Hacker News new | ask | show | jobs
by danielscrubs 1579 days ago
How's the compiler speed? I've been so burnt out on hobby programming on SwiftUI because of the horrendous long compilation times.

Makes me long for some Pascal. :)

3 comments

The compiler itself is fine and its performance well managed, with weekly perf triage and efforts driven by profiling[1], but because adding dependencies is effortless and vetting them isn't, dependency trees tend to get large if not careful. In particular, widely used proc-macros (code transformations pulled by popular packages like serde, clap, tokio…) add very heavy dependencies (like syn) to the critical path. As a consequence, downloading and installing a tool from source is often a poor experience.

As far as development experience, cargo clippy / cargo check / rust-analyzer give you the feedback you need without involving codegen (except for any proc-macros in your dependency tree), and incremental compilation makes codegen faster after the first build. Work is also ongoing[2] to make debug-quality codegen faster.

Here is a quality article on the art of keeping a Rust project fast to build: https://matklad.github.io/2021/09/04/fast-rust-builds.html

The overall series on organizing a large project is worth reading as well: https://matklad.github.io/2021/09/05/Rust100k.html

[1]: https://nnethercote.github.io/2021/11/12/the-rust-compiler-h...
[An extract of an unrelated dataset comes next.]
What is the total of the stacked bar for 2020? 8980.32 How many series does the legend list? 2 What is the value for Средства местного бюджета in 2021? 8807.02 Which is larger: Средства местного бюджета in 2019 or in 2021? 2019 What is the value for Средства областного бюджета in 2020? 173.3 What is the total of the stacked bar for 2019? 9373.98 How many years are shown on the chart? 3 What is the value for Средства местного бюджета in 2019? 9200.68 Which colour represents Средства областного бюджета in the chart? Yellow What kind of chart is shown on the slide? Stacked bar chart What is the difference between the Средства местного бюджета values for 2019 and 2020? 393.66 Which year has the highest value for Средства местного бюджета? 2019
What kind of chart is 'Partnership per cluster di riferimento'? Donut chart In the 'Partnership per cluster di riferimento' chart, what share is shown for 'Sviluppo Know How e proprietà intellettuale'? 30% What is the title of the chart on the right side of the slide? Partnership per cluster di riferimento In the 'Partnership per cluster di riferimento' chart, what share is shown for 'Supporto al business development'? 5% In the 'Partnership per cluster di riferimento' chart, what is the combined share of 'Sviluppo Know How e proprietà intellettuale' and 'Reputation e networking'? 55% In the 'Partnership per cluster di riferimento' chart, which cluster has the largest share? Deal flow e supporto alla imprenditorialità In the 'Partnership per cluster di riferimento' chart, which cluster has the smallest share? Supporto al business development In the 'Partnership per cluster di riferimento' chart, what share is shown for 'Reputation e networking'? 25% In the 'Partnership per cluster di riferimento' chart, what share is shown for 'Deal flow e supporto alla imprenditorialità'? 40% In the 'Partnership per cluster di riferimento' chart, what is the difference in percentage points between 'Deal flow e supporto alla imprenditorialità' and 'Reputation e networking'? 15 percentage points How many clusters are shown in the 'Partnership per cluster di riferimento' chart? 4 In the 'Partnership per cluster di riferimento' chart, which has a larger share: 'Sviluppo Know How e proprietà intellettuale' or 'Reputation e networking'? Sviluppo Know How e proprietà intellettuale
[2]: https://bjorn3.github.io/

It depends on what you're doing. Rust is not uniformly slow to compile, the slowness is associated to a few specific features like generics and macros. (Good generic code should delegate to a less-generic implementation as early as possible. Hopefully full "const" generics will soon make this feasible in more cases.)
IMO the other responses downplay it. Compile times are not good.